## Task details
If a line below includes the string "with", copy it.

☆ ☆ ☆ ☆ ☆

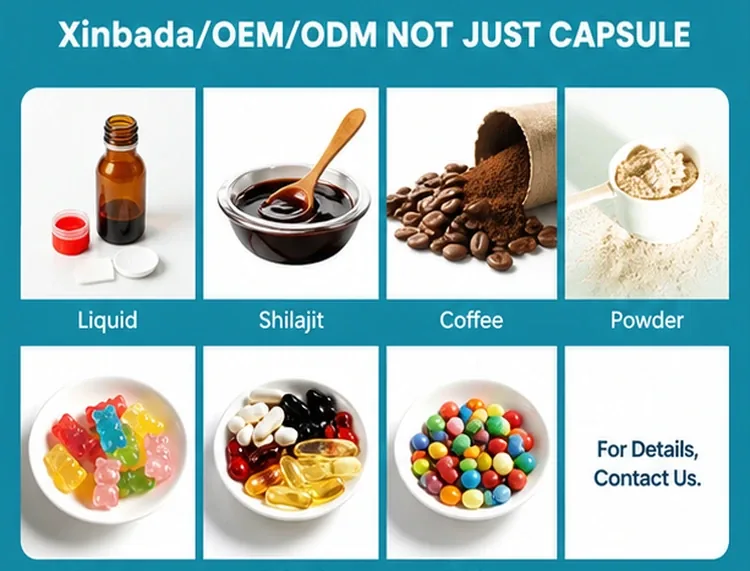 Xinbada/OEM/ODM NOT JUST CAPSULE

Liquid

Shilajit

Coffee

Powder

For Details, Contact Us.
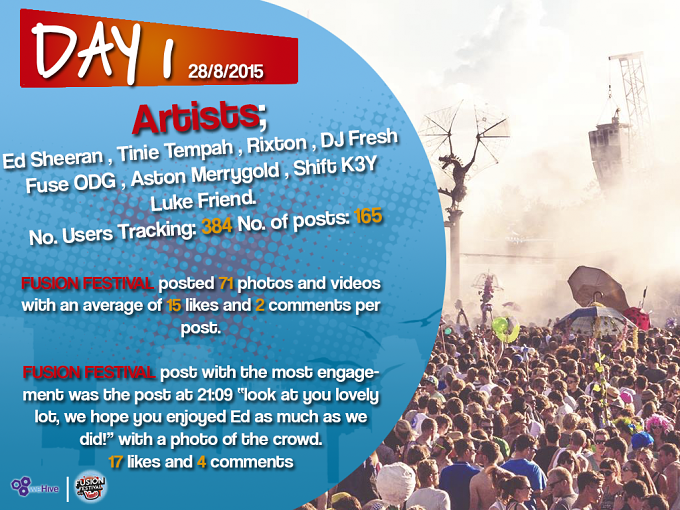 DAY 1 28/8/2015

Artists;

Ed Sheeran , Tinie Tempah , Rixton , DJ Fresh Fuse ODG , Aston Merrygold , Shift K3Y Luke Friend.

No. Users Tracking: 384 No. of posts: 165

FUSION FESTIVAL posted 71 photos and videos with an average of 15 likes and 2 comments per post.

FUSION FESTIVAL post with the most engagement was the post at 21:09 "look at you lovely lot, we hope you enjoyed Ed as much as we did!" with a photo of the crowd.
17 likes and 4 comments

weHive | FUSION FESTIVAL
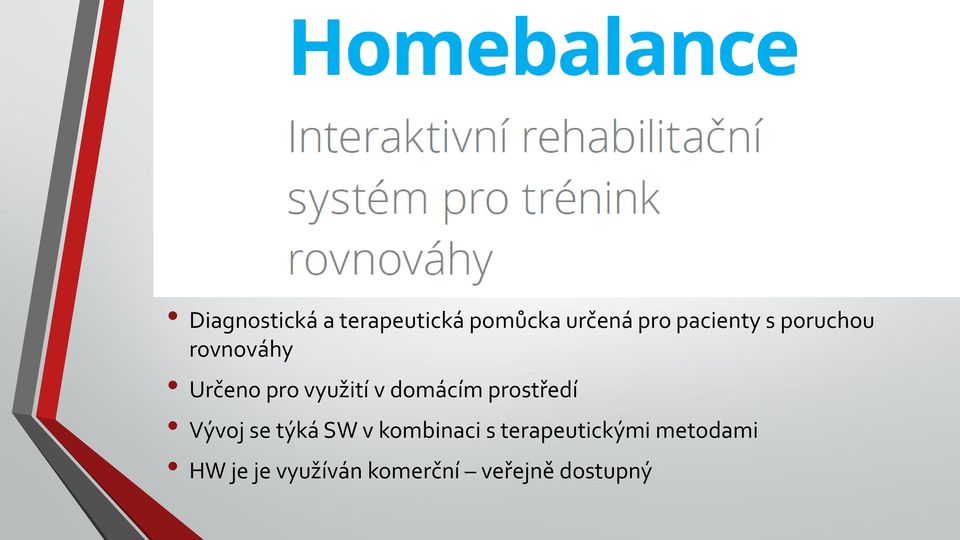 Homebalance

Interaktivní rehabilitační systém pro trénink rovnováhy

• Diagnostická a terapeutická pomůcka určená pro pacienty s poruchou rovnováhy
• Určeno pro využití v domácím prostředí
• Vývoj se týká SW v kombinaci s terapeutickými metodami
• HW je je využíván komerční – veřejně dostupný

☆ ☆ ☆ ☆ ☆

## Problem solution
FUSION FESTIVAL posted 71 photos and videos with an average of 15 likes and 2 comments per post.
FUSION FESTIVAL post with the most engagement was the post at 21:09 "look at you lovely lot, we hope you enjoyed Ed as much as we did!" with a photo of the crowd.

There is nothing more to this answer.